Warum haben Sie sich für eine Laseroperation entschieden? Hatten Sie vorher irgendwelche Bedenken?

Ich wollte meinen Sport sorgenfrei ausüben können. Insbesondere der ständige Kontakt mit Sand und Schweiß, aber natürlich auch schwierige Wetterbedingungen wie Wind und Regen sind mit Kontaktlinsen eher schwer zu bewältigen. Eine Brille kam zudem nie infrage für mich. Ich hatte im Vorfeld keinerlei Bedenken, da ich auch schon von Sportlern wusste, die eine solche OP haben machen lassen. Im Vordergrund standen zu 100 Prozent die vielen Vorteile. Man vergisst ja auch irgendwann, was es eigentlich bedeutet, nicht auf eine Sehhilfe angewiesen zu sein, und wie lebensverändernd das dann doch ist.

Können Sie uns etwas über den Ablauf der Behandlung erzählen?

Ich hatte ein Vorgespräch und natürlich die diversen Vortests, die man durchläuft, bevor man zur OP zugelassen wird. Der Eingriff hat insgesamt nur zwölf Minuten gedauert, danach bin ich nach Hause entlassen worden, und am nächsten Tag bin ich noch mal zum Routine-Check-up zurück in die Klinik gefahren. Es ging alles wahnsinnig schnell und unkompliziert. Dennoch muss man sagen, dass es nicht komplett ohne Schmerzen geklappt hat – weniger beim Eingriff selbst, aber dann einige Stunden danach.

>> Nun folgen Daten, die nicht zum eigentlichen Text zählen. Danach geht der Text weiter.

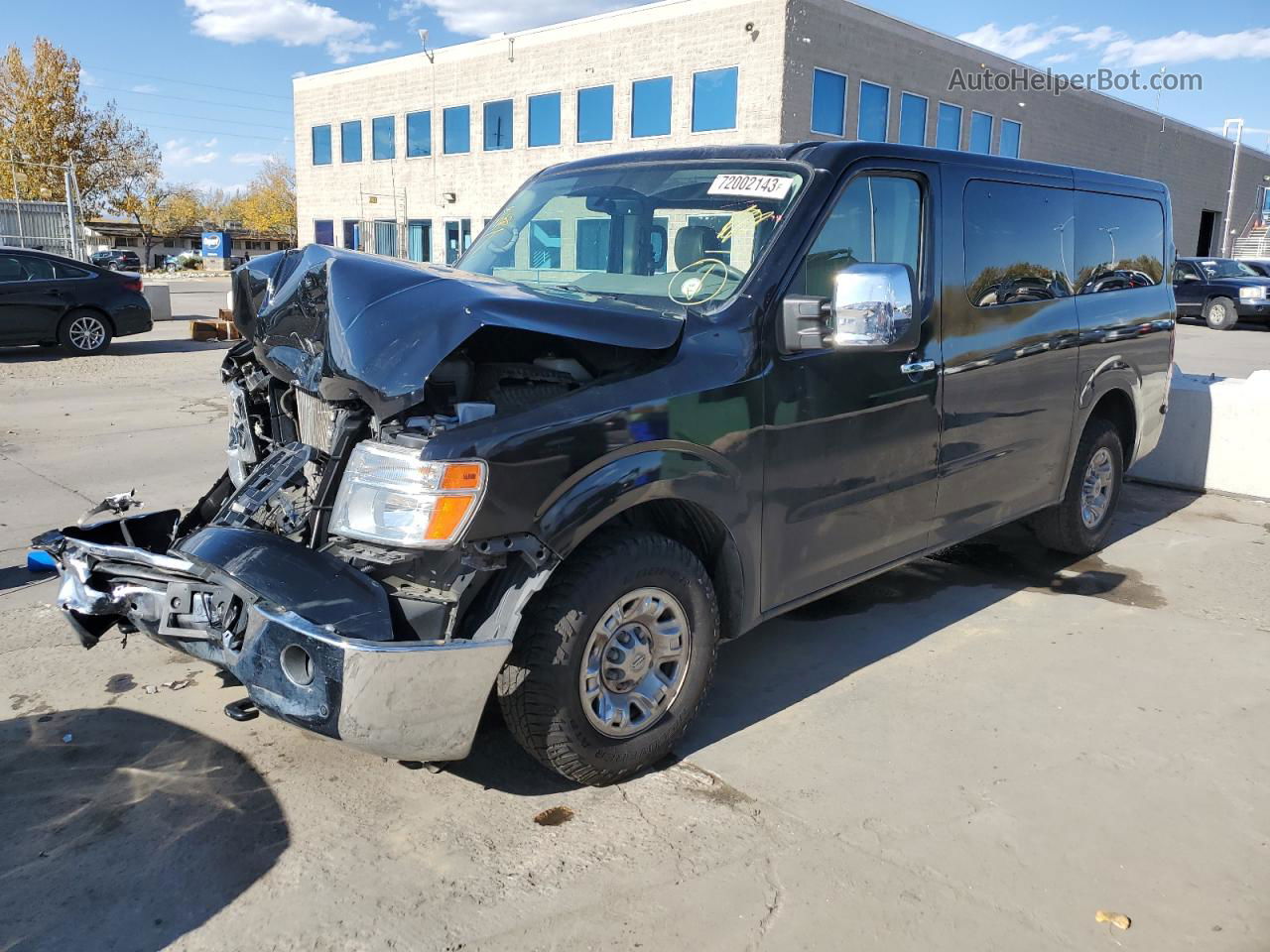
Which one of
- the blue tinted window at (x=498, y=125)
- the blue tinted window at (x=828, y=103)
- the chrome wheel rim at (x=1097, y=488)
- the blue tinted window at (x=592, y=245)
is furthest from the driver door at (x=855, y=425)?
the blue tinted window at (x=498, y=125)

Ich hatte für circa drei bis vier Stunden ein wenig zu kämpfen, aber als das überstanden war, hatte ich nie wieder Schmerzen.

Wie schnell waren Sie nach dem Eingriff wieder voll einsatzfähig?

Am Tag selbst konnte ich nicht mehr viel machen, aber bereits am nächsten Tag war ich definitiv voll funktionsfähig. Ich kann mich nicht wirklich an Probleme erinnern, ich habe nur Maßnahmen ergriffen, die mir ärztlich verschrieben wurden. Es kann gut sein, dass dazu Augentropfen gehört haben. Darüber hinaus gab es aber keine durchgeführten Maßnahmen. Bis ich wieder ins Training einsteigen konnte, musste ich allerdings zehn Tage warten, was aber auch sehr überschaubar war.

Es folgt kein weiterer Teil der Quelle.